* [Given exercise a]:
Pull out the full interview on reducing smart meter exposure, word for word.

André Fauteux (Publisher/Editor, La Maison du 21e siècle magazine) interviews Sal La Duca (Indoor Environmental Consultant)
What do you recommend people do to reduce their exposure to smart meter emissions?
You ask such complex questions, but (I suspect) require simple answers. Smart Meters are a subset of AMR (Automated Meter Reading) which has been around for decades. It is not the habit of those installing such meters to change them when newer technology becomes available, if the payback period for the previous meter installation has not been fulfilled (that would be throwing money out the window, and is frowned upon). So there remain in place a variety of permutations of Smart Meters. Some are accessible by a telephone land-line and modem. May sound antiquated, but they still work, so they remain in place. Some are accessible by data they impress (at various frequencies) onto the 240V supply to residences or otherwise for business, which data is then aggregated in power substations, and then sent to the ultimate destination by other means. Some are accessible by wireless communication only when polled. Some are accessible by wireless communication by schedule. Some have modified schedules to meet the business need. So the question that begs to be asked is: reduce the exposure from what kind of meter? If you severely restrict the answer to one type and one type only, being the latest and greatest, which may reduce the value of the answer, then I could say, have the meter and the meter housing removed temporarily, install a cement board (such as what is used in baths to install tiles) where the meter housing was attached, and reattach the meter and housing. Cement / Concrete is partially conductive (and does not need to be grounded), and will reduce the Radiated signal greatly, if we’re talking strictly Radio Frequency (RF). If the meter and housing cannot be removed, then a cement panel installed on the other side of the wall may be helpful, but the added distance between the panel and the meter will shrink the area of reduced intensity. Simpler solutions are largely ineffective for various reasons.

* [Given exercise b]:
Copy the rows verbatim, everything from the line containing "Focusing on this" down to the end of the rows, with both ends included.

* [Entries supplied]:
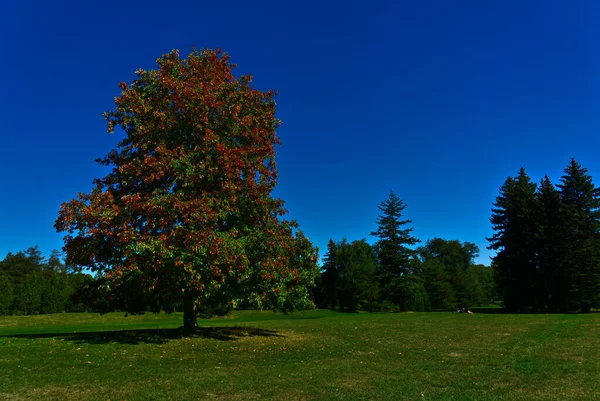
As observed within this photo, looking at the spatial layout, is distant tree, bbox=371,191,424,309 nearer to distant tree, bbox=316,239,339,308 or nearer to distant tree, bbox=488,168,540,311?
distant tree, bbox=488,168,540,311

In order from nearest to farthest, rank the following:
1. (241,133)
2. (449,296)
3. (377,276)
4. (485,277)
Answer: (241,133) < (377,276) < (449,296) < (485,277)

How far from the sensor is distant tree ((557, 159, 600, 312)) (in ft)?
147

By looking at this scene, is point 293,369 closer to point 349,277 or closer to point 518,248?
point 518,248

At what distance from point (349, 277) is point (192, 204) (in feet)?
242

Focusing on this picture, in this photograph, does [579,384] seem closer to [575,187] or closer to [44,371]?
[44,371]

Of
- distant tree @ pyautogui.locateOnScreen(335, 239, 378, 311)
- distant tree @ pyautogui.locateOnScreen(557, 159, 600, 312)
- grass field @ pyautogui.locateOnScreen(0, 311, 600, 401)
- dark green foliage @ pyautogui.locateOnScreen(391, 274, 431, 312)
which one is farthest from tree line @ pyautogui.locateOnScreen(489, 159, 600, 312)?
grass field @ pyautogui.locateOnScreen(0, 311, 600, 401)

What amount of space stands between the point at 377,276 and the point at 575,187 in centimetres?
2773

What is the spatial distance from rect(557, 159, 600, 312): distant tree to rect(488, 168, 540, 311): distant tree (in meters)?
3.95

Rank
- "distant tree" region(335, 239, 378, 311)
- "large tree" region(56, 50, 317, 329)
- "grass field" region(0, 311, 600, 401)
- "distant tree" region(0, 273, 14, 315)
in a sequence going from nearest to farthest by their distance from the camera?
"grass field" region(0, 311, 600, 401)
"large tree" region(56, 50, 317, 329)
"distant tree" region(0, 273, 14, 315)
"distant tree" region(335, 239, 378, 311)

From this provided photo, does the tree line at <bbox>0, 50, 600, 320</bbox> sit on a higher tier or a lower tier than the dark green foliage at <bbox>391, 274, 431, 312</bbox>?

* [Exercise solution a]:
André Fauteux (Publisher/Editor, La Maison du 21e siècle magazine) interviews Sal La Duca (Indoor Environmental Consultant)
What do you recommend people do to reduce their exposure to smart meter emissions?
You ask such complex questions, but (I suspect) require simple answers. Smart Meters are a subset of AMR (Automated Meter Reading) which has been around for decades. It is not the habit of those installing such meters to change them when newer technology becomes available, if the payback period for the previous meter installation has not been fulfilled (that would be throwing money out the window, and is frowned upon). So there remain in place a variety of permutations of Smart Meters. Some are accessible by a telephone land-line and modem. May sound antiquated, but they still work, so they remain in place. Some are accessible by data they impress (at various frequencies) onto the 240V supply to residences or otherwise for business, which data is then aggregated in power substations, and then sent to the ultimate destination by other means. Some are accessible by wireless communication only when polled. Some are accessible by wireless communication by schedule. Some have modified schedules to meet the business need. So the question that begs to be asked is: reduce the exposure from what kind of meter? If you severely restrict the answer to one type and one type only, being the latest and greatest, which may reduce the value of the answer, then I could say, have the meter and the meter housing removed temporarily, install a cement board (such as what is used in baths to install tiles) where the meter housing was attached, and reattach the meter and housing. Cement / Concrete is partially conductive (and does not need to be grounded), and will reduce the Radiated signal greatly, if we’re talking strictly Radio Frequency (RF). If the meter and housing cannot be removed, then a cement panel installed on the other side of the wall may be helpful, but the added distance between the panel and the meter will shrink the area of reduced intensity. Simpler solutions are largely ineffective for various reasons.

* [Exercise solution b]:
Focusing on this picture, in this photograph, does [579,384] seem closer to [575,187] or closer to [44,371]?
[44,371]

Of
- distant tree @ pyautogui.locateOnScreen(335, 239, 378, 311)
- distant tree @ pyautogui.locateOnScreen(557, 159, 600, 312)
- grass field @ pyautogui.locateOnScreen(0, 311, 600, 401)
- dark green foliage @ pyautogui.locateOnScreen(391, 274, 431, 312)
which one is farthest from tree line @ pyautogui.locateOnScreen(489, 159, 600, 312)?
grass field @ pyautogui.locateOnScreen(0, 311, 600, 401)

What amount of space stands between the point at 377,276 and the point at 575,187 in centimetres?
2773

What is the spatial distance from rect(557, 159, 600, 312): distant tree to rect(488, 168, 540, 311): distant tree (in meters)?
3.95

Rank
- "distant tree" region(335, 239, 378, 311)
- "large tree" region(56, 50, 317, 329)
- "grass field" region(0, 311, 600, 401)
- "distant tree" region(0, 273, 14, 315)
in a sequence going from nearest to farthest by their distance from the camera?
"grass field" region(0, 311, 600, 401)
"large tree" region(56, 50, 317, 329)
"distant tree" region(0, 273, 14, 315)
"distant tree" region(335, 239, 378, 311)

From this provided photo, does the tree line at <bbox>0, 50, 600, 320</bbox> sit on a higher tier or a lower tier than the dark green foliage at <bbox>391, 274, 431, 312</bbox>?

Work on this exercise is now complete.